We were then shown how to attach bag etc, mom totally bewildered asked what I would do. Selfishly, I said I would have stoma as she is my om and I cannot bear to see her in so much pain. Within 6 hours of her decision she is booked in and has her op . Then the problem that she is not allowed home until many aids are in place.
Mom is home and managing her stoma quite well. I am not allowed to see or help but my 90 year old dad is! She has had palliative radiation which made her very tired.

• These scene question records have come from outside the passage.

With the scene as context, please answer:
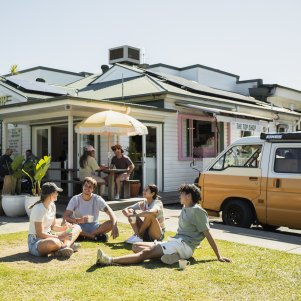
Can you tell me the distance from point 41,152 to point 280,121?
1243 centimetres

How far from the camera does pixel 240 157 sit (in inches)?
336

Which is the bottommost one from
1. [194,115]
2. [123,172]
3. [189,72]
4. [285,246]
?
[285,246]

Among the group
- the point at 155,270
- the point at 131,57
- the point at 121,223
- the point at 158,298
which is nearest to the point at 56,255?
the point at 155,270

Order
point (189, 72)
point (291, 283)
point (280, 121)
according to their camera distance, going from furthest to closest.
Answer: point (189, 72) → point (280, 121) → point (291, 283)

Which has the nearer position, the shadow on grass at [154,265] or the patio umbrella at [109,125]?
the shadow on grass at [154,265]

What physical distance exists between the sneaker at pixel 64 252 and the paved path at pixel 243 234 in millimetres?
2650

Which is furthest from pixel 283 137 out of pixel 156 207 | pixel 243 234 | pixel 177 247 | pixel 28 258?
pixel 28 258

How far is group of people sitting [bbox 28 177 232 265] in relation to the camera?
5258 millimetres

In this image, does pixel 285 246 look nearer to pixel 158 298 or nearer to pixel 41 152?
pixel 158 298

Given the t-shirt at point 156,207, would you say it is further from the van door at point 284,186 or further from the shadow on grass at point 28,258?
the van door at point 284,186

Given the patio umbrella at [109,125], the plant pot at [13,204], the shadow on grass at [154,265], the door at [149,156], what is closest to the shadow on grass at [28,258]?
the shadow on grass at [154,265]

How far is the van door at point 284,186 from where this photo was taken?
758 centimetres

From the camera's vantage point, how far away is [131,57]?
21547 millimetres

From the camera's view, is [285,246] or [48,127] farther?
[48,127]
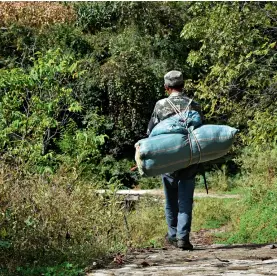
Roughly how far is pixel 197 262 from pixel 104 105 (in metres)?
15.1

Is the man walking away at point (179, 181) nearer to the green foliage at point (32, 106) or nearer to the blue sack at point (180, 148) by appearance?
the blue sack at point (180, 148)

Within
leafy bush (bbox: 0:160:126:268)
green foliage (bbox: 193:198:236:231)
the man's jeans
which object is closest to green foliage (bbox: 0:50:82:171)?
leafy bush (bbox: 0:160:126:268)

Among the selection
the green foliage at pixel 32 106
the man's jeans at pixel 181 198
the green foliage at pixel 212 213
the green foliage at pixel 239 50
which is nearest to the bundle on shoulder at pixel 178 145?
the man's jeans at pixel 181 198

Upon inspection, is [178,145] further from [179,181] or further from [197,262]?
[197,262]

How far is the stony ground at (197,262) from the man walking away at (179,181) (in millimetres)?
184

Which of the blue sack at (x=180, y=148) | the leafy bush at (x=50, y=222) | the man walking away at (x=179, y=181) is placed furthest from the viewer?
the man walking away at (x=179, y=181)

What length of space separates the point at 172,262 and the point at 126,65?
14.7 meters

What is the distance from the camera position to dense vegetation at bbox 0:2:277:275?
5816 millimetres

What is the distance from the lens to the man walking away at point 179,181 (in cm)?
621

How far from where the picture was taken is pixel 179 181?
247 inches

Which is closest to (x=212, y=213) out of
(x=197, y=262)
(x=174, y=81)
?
(x=174, y=81)

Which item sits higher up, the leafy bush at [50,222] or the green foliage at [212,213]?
the leafy bush at [50,222]

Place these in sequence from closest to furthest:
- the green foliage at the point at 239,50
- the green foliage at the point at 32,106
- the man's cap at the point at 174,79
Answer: the man's cap at the point at 174,79
the green foliage at the point at 32,106
the green foliage at the point at 239,50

However, in her head there are so many things she was told pre op that she cannot eat that now she will not include in her very limited diet.
She is awaiting her telephone consultation, after her post MRI yet she is convinced the tumour is bigger as she says she cannot sit for long as it is pushing out of her bottom.
As her anxious daughter, is this normal or is she right? Plus can she eat normally? Yesterday was her 87th birthday and she had a jacket potato as she is unsure what she can eat.
I know my mom is old and there are much younger people suffering too, but she is so used to doing as she is told she will not vary so her diet is very bland.
Today, even after palliative radiotherapy, she says she knows the tumour is bigger as she can feel it and finds sitting uncomfortable. How can I help and make her believe what he consultant is telling her.
Sorry for this missive but I am still reeling from this. As are my parents.